━━ Passage provided ━━
Data Persistence With ConfigObj

 

 

Introduction

Note

Since the introduction of the unrepr mode to ConfigObj, there is now a better way of doing data-persistence with ConfigObj.

The techniques and code discussed in this article are still useful for automatically creating a configspec. This beats creating them by hand. Smile

ConfigObj is a pure python module for the easy reading and writing of application configuration data. It uses an ini file like syntax - similar to the ConfigParser module - but with much greater power.

ConfigObj can store nested sections. A section maps members (values) to names. This is bascially what the Python dictionary object does, and so we use the dictionary to represent a section.

Every value can be a single value or a list. Individual values are stored as strings - but using the validate module they can be transparently translated to and from floats, booleans or integers [1].

This means that the ConfigObj can naturally represent Python data structures comprised of dictionaries [2], lists, strings, floats, booleans and integers. This is most of the basic datatypes.

This article discusses using ConfigObj for the common programmer's task of data-persistence - the storing and retrieving of data structures based on the Python dictionary. Along the way we evolve a set of tools (with a high level interface) to do this.

Hint

You can see the final results of this article as the module ConfigPersist.py.

The Problem

There are some restrictions though. ConfigObj can't just be used to represent arbitrary data structures - even if all the members are allowed types.

  • Although dictionaries can be nested, they can't be inside lists.
  • Lists also can't be nested inside each other [3].
  • Values other than strings need a schema (a configspec) to convert them back into the right type.
  • Dictionary keys must be strings.
  • It is actually impossible to store a string containing single triple quotes (''') and double triple quotes (""").
  • List members cannot contain carriage returns. (Single line values only). [4]

ConfigObj isn't a data persistence module - this list of restrictions tells you that much. However if you examine the typical data structures used in your programs you may find that these restrictions aren't a problem for many of them.

Why Not Pickle ?
━━━
━━ Stored data ━━
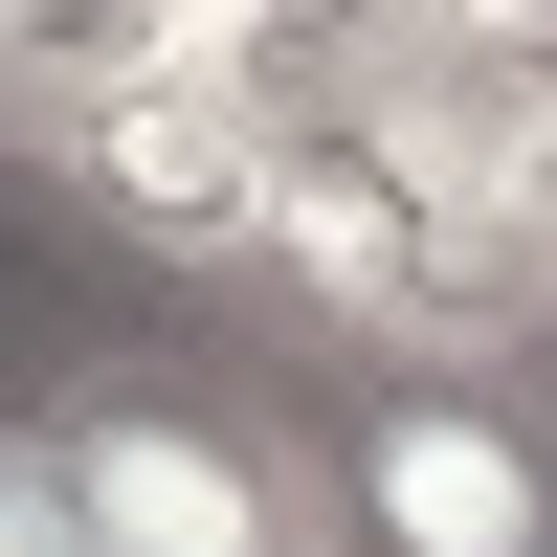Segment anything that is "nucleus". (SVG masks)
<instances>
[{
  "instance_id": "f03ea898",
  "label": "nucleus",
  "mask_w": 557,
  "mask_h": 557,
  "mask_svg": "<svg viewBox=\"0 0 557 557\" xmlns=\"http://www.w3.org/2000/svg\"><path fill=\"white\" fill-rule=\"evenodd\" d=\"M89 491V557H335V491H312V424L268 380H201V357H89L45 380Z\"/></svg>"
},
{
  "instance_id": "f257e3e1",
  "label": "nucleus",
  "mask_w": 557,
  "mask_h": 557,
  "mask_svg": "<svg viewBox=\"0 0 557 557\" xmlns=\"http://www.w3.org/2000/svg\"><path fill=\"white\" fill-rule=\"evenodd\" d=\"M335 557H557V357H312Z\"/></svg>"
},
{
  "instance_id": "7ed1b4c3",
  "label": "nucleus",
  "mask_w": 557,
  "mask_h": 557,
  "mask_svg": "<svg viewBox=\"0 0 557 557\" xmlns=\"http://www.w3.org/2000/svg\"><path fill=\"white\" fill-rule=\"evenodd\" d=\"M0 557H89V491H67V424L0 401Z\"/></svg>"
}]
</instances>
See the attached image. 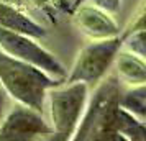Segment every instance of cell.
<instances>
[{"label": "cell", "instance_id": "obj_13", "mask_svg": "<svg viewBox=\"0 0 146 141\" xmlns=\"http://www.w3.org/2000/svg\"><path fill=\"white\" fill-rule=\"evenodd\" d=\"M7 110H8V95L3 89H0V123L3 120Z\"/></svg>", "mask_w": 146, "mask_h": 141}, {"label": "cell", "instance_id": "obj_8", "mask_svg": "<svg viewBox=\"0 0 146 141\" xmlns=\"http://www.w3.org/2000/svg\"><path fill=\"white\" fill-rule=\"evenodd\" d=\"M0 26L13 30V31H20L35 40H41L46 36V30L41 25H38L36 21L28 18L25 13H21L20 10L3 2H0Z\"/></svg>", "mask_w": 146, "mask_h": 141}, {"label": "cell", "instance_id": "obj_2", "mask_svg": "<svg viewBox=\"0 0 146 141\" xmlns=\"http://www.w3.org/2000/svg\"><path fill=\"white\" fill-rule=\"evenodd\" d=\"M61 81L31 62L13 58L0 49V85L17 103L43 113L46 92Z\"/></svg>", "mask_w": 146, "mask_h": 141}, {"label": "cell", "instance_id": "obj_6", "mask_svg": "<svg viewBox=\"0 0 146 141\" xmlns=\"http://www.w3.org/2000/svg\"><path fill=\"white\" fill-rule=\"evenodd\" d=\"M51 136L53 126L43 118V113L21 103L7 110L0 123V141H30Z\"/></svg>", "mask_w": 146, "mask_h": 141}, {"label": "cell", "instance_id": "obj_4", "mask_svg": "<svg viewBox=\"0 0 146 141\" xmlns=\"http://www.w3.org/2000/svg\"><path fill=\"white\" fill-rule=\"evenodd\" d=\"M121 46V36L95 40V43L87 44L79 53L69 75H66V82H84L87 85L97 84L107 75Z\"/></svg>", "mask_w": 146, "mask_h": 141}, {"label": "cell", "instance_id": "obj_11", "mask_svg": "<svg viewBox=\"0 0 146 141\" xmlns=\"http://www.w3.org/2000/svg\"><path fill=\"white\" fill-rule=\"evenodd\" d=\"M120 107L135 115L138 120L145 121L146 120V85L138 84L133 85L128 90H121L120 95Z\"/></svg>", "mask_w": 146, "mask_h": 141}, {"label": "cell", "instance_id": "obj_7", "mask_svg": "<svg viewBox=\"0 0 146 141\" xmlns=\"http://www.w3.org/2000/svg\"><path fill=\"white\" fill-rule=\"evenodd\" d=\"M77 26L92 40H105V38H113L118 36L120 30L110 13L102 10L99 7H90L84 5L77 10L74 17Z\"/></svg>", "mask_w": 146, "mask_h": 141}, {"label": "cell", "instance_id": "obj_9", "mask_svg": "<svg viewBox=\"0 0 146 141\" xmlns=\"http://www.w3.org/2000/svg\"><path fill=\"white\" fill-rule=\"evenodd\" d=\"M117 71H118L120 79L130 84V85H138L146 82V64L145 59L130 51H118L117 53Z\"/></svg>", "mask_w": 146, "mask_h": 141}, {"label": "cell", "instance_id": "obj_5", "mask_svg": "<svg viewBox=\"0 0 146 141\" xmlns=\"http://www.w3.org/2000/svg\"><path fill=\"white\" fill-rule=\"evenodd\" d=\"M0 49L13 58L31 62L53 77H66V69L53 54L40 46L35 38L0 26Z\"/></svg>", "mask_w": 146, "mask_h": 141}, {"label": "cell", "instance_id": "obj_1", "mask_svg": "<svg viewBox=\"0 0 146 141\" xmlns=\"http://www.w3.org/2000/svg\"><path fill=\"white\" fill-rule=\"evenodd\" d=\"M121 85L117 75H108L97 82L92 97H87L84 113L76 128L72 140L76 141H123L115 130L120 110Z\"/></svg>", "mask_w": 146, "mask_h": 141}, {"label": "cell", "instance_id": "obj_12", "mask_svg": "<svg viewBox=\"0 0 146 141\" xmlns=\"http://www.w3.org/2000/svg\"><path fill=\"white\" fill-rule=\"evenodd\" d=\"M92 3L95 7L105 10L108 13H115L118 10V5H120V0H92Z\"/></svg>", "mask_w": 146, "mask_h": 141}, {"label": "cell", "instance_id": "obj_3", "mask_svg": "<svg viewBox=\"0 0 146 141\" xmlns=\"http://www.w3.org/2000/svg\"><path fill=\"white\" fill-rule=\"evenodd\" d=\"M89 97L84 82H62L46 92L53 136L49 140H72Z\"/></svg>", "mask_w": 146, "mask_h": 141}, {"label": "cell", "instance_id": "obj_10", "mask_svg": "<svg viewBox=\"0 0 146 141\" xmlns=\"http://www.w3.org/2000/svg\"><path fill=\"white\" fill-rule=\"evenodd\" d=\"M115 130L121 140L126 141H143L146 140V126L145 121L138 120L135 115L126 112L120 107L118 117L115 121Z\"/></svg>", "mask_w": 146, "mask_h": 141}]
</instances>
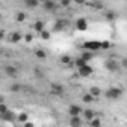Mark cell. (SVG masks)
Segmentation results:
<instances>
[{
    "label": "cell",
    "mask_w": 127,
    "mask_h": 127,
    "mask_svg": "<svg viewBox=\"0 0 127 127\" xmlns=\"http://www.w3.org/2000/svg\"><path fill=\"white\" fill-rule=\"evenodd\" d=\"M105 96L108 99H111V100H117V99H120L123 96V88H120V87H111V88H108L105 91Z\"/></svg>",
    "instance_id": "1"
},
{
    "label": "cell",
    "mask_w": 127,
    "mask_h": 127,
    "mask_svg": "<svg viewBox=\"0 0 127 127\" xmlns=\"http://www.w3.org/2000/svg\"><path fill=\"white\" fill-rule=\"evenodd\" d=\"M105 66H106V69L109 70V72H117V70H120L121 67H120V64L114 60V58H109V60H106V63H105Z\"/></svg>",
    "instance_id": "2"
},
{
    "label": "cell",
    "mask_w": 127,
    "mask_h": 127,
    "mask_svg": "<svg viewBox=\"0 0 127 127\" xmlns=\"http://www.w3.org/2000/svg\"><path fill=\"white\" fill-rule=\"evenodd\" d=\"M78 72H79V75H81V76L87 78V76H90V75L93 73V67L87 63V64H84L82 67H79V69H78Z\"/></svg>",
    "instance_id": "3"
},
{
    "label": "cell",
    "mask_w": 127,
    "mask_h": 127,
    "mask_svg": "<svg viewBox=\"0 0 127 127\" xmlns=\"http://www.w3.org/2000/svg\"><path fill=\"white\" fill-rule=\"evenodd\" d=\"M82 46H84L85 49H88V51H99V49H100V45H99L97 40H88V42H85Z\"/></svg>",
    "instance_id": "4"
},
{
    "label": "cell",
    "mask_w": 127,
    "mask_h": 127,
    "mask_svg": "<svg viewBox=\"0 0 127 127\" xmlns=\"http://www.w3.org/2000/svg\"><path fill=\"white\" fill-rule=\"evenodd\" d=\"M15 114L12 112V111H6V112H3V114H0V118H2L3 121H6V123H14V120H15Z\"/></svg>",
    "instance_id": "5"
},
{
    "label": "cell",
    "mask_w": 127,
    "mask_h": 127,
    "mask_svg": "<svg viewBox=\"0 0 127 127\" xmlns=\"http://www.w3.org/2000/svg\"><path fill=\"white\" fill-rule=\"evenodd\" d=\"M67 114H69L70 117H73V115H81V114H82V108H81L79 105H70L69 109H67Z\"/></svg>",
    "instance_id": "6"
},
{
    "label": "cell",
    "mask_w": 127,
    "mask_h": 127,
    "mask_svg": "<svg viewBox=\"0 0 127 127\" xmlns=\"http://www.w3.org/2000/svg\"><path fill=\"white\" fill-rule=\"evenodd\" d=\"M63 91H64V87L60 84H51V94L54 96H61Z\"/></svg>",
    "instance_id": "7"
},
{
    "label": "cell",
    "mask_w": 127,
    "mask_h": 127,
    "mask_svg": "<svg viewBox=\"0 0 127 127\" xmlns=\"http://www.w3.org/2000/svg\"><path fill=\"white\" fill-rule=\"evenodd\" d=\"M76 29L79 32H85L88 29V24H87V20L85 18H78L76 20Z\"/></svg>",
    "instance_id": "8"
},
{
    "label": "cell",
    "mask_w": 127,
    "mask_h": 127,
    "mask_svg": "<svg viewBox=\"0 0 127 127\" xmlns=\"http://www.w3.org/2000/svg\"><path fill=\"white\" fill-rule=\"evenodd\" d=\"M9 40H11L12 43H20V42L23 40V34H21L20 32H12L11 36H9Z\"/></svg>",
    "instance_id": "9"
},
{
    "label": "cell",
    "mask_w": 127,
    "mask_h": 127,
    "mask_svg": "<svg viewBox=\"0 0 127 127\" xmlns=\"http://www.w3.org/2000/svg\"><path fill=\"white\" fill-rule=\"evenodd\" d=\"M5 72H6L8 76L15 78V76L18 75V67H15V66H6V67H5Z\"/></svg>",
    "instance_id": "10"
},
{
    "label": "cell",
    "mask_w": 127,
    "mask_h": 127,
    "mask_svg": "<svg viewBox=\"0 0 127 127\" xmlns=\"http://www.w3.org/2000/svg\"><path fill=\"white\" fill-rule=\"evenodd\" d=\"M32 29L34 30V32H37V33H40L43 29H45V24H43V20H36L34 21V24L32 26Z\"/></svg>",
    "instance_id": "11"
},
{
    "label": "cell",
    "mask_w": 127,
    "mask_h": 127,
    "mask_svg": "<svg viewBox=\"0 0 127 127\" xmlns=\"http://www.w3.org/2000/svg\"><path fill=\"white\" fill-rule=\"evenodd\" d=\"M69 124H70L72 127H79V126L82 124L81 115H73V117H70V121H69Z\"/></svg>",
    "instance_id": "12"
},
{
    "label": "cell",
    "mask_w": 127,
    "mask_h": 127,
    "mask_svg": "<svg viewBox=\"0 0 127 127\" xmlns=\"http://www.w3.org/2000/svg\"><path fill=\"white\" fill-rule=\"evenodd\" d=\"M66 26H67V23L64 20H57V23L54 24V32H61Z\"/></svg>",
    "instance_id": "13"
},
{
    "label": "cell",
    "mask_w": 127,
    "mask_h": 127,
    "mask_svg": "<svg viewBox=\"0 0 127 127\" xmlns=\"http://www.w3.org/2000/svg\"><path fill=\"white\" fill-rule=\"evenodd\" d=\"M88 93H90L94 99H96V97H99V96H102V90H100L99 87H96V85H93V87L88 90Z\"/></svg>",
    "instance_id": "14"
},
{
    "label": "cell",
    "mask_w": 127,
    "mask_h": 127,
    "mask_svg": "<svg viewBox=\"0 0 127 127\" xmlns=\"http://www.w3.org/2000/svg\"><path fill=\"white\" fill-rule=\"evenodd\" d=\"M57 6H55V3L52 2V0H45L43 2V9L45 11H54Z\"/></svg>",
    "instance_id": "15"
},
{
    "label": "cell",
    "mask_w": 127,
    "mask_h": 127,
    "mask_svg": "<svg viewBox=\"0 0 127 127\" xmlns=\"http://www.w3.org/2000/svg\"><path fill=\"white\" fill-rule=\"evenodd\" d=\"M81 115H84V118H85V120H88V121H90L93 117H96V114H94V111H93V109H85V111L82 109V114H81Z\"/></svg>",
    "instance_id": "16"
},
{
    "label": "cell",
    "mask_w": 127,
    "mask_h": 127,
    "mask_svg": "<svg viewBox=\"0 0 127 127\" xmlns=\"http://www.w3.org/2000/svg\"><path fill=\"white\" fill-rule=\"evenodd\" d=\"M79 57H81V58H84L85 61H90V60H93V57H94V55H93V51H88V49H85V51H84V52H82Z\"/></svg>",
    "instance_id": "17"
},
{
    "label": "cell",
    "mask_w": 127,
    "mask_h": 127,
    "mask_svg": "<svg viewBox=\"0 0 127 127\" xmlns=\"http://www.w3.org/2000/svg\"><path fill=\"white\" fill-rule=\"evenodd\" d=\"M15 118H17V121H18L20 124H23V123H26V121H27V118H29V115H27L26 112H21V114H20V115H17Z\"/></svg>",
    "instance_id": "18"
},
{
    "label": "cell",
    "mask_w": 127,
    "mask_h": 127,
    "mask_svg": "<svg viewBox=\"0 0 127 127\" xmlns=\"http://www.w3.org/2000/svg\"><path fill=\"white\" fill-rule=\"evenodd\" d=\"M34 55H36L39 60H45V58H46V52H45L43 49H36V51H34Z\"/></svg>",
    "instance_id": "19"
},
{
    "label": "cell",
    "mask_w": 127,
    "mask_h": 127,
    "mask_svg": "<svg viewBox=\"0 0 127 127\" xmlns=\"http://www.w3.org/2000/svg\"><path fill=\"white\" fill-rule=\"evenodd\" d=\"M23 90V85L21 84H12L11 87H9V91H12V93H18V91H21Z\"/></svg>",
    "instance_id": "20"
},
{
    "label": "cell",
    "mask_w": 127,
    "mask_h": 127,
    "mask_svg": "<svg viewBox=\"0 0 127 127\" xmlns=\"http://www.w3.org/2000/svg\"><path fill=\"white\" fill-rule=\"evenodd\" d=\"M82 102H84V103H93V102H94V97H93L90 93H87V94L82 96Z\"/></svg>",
━━━
# Goals:
A. Change the ConfigObj article's text starting at the words "This article discusses" and stopping after "the right type.", putting "schema file" in place of "configspec".
B. Using the ConfigObj article, answer these:
(i) What earlier module is ConfigObj's file syntax said to resemble?
(ii) Which module lets values be translated to and from floats, booleans or integers?
(iii) What can list members not contain?
C. Carry on the ConfigObj data-persistence article from its last line.

# Answer set:
A.
This article discusses using ConfigObj for the common programmer's task of data-persistence - the storing and retrieving of data structures based on the Python dictionary. Along the way we evolve a set of tools (with a high level interface) to do this.

Hint

You can see the final results of this article as the module ConfigPersist.py.

The Problem

There are some restrictions though. ConfigObj can't just be used to represent arbitrary data structures - even if all the members are allowed types.

  • Although dictionaries can be nested, they can't be inside lists.
  • Lists also can't be nested inside each other [3].
  • Values other than strings need a schema (a schema file) to convert them back into the right type.

B.
(i) The ConfigParser module.
(ii) The validate module.
(iii) Carriage returns.

C.
Why would we want to do this ? Well, the usual method for preserving data structures is the Python pickle module. This can store and retrieve a much wider range of objects - with none of the restrictions above.

However :

  • Pickles aren't human readable or writeable. This makes ConfigObj ideal for debugging, or where you want to manually modify the data.
  • Pickles are unsafe - a maliciously crafted pickle can cause arbitrary code execution.
  • ConfigObj is slightly easier to use - data = ConfigObj(filename) and data.write().

Of these, the first two reasons are the most compelling.

So we've looked at the sort of data that ConfigObj can and can't store.

We still have a big problem. ConfigObj is designed for storing strings - this means that our data will have been converted to strings when we read it back in.

The configspec

If you know the datatype of each member then you can write a configspec. If you pass this into the ConfigObj when you read the config file [5] then you can call the validate method. This uses the configspec to transform the values into the expected data types. It will even transform each member of list values into the right type.

Note

In fact the configspec does more than just specify the type of each member. It can be used to specify the bounds or parameter of each value.

So if your data structure is always going to have members of the same type (but possibly different values) you could write a configspec for it.

That sounds like hard work though Smile . Let's write a function that will automatically generate a configspec for a ConfigObj.

Note

If all your values are strings, you don't need to use a configspec. Lists will automatically be converted into lists of strings without needing validation.

Creating a configspec

A configspec is a dictionary of checks for a section. In the first step we'll walk a ConfigObj and create a configspec for it.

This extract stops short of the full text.